In Bolivia invece è il governo di Evo Morales, dopo 14 anni al potere, a pagare le conseguenze delle proteste popolari. Secondo Rony Colanzo, italiano residente in Bolivia, la caduta di Morales è l’inevitabile conseguenza dell’insostenibilità di un regime che voleva continuare a mantenersi al potere grazie ad una frode elettorale: “La protesta in Bolivia è stata quella dei giovani e delle città soprattutto della città di Santa Cruz dove è cominciata la ribellione”. Secondo Colanzo, Morales non può tornare in Bolivia e dovrà rispondere alla giustizia delle accuse che gli vengono mosse: “In Bolivia non c è stato un golpe ed è vigente un governo legittimo”. La polizia e l’esercito hanno semplicemente rispettato la volontà popolare e la costituzione e oggi la Bolivia, aggiunge Colanzo, ha molto da fare e prima di tutto sconfiggere la povertà e aprirsi al mondo. E poi anche qui si segnala che il paese debba liberarsi dal narcotraffico.
Altro Paese da tenere d’occhio è il Brasile, che, secondo quanto ci racconta l’avvocato Luis Molossi, primo non eletto alla Camera dei deputati italiana sulla Circoscrizione Estero, starebbe già scaldando i motori per una probabile ondata di proteste. La popolazione quando si è accorta che Jair Bolsonaro non è in grado di fare fare miracoli, ha incominciato a perdere la pazienza “Sono convinto che a breve cominceranno anche qui proteste contro il Governo.
Il Paese, tra l’altro, sta anche soffrendo causa la svalutazione della moneta rispetto al dollaro, e questo causa malcontento”, afferma Molossi. Secondo il legale, anche se è la sinistra suona la carica contro il Governo, alla fine non sarà Inácio Lula da Silvail protagonista politico capace di riprendere le redini della situazione. “Il Paese ha bisogno di un governo di centro, più equilibrato e ortodosso, dato che nè la sinistra nè la destra sono riuscite a risolvere i gravi problemi sociali ed economici che attanagliano il Brasile”.

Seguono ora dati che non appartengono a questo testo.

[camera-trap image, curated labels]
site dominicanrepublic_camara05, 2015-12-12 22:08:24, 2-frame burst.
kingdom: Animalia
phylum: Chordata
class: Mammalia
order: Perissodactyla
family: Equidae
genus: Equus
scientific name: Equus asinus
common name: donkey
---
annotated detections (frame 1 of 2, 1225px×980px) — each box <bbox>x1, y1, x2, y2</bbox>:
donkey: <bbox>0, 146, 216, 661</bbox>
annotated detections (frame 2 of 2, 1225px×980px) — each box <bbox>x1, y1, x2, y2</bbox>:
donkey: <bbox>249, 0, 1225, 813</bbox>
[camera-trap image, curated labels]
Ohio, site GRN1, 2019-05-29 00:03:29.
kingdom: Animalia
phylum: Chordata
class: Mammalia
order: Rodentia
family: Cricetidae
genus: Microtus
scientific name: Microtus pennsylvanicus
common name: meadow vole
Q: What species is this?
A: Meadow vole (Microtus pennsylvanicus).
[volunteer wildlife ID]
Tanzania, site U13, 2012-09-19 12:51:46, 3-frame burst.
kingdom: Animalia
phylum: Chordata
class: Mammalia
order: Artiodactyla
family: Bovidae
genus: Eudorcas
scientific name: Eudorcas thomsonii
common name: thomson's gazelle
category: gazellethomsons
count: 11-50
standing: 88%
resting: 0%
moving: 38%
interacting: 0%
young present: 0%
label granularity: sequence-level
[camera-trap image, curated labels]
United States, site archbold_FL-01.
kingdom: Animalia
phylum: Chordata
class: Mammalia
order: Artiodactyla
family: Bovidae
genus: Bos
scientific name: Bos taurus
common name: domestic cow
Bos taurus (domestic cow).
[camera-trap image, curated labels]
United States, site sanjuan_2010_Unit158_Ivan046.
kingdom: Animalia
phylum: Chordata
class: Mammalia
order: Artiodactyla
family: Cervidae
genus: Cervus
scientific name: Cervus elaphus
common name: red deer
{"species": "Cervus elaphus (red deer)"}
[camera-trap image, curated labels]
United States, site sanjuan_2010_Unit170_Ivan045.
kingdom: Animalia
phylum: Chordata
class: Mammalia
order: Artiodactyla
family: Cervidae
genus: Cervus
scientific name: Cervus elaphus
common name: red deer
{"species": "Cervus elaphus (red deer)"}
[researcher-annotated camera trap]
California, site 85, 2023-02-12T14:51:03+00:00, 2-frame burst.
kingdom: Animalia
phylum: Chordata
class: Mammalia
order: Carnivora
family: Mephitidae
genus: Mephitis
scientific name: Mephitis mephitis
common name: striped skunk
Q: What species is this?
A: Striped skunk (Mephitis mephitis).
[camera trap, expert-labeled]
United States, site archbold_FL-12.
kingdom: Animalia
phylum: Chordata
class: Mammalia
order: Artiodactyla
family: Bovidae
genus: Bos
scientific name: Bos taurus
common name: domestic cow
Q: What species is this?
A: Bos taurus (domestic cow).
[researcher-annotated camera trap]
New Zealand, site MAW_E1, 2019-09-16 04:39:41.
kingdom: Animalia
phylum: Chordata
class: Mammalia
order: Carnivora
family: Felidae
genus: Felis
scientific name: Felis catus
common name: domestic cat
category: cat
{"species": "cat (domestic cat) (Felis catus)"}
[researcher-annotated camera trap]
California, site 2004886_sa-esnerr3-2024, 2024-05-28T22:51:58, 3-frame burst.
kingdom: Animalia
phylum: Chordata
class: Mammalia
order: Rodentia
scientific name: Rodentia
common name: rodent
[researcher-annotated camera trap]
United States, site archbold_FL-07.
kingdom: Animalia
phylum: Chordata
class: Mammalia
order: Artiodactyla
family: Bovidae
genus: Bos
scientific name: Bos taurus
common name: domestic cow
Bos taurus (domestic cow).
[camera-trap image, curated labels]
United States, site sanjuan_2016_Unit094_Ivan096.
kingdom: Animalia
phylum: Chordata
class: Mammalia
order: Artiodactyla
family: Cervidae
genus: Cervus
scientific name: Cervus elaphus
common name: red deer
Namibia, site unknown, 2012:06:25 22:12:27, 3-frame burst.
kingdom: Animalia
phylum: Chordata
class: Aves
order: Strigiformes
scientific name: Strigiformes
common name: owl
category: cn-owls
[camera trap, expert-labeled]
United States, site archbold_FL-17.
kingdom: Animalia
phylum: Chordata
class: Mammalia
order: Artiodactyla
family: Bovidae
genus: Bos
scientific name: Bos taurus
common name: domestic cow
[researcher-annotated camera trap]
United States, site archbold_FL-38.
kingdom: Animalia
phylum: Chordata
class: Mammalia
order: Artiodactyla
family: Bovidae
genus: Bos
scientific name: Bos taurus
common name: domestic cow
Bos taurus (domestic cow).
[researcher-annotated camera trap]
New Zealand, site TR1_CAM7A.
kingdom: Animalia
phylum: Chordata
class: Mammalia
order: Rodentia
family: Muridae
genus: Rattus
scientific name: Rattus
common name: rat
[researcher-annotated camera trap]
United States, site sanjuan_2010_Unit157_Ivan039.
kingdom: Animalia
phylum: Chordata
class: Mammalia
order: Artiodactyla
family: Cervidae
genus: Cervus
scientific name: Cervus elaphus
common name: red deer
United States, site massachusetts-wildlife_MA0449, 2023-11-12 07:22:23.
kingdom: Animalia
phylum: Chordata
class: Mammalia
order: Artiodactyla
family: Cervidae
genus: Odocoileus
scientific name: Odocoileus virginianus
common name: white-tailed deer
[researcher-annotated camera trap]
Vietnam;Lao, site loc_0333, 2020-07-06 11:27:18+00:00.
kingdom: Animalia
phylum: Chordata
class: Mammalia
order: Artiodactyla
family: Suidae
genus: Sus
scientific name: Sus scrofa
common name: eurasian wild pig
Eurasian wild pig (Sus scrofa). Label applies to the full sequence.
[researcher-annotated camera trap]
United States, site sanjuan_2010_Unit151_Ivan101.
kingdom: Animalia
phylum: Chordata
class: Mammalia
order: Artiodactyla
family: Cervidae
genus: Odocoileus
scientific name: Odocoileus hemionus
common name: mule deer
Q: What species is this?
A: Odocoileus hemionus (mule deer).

Ritorniamo da dove siamo partiti: in Ecuador.
L’Ecuador, dopo la fine delle proteste, si ritrova profondamente diviso e sono riapparsi i sintomi di razzismo, intolleranza, violenza e lotta sociale contrapposta ai poteri forti quali quelli bancari e imprenditoriali del Paese, tornati a gestire il ‘potere’ grazie all’accordo con il Presidente Lenin Moreno. Poteri che non sono riusciti a contenere, nè a nascondere, le proprie ambizioni, e stanno cercando di riappropriarsi del Paese a discapito dei settori più vulnerabili della popolazione, i quali “stanno a guardare come le banche si arricchiscano mentre loro hanno perso il lavoro e vivono una profonda crisi economica”, dice la gente.
In conclusione, il continente latinoamericano oggi è più che mai diviso e violento. Sono molto grossi gli interessi sociali, economici e politici in gioco, e in mezzo a tanto caos sembra che il narcotraffico e i populisti possano e vogliano farla da padroni.
Poi, però, ci sono anche i protagonisti che non si vedono, ma che in realtà reggono le sorti di tutto il continente: i grandi burattinai americani,russi e da qualche tempi anche cinesi.
Una trama complicata quella sudamericana, dove il tempo a volte non sembra essere passato, e dove le ideologie sembrano immutabili, radicali.
In Sudamerica l‘unica cosa che continua spirare è il vento della rivoluzione.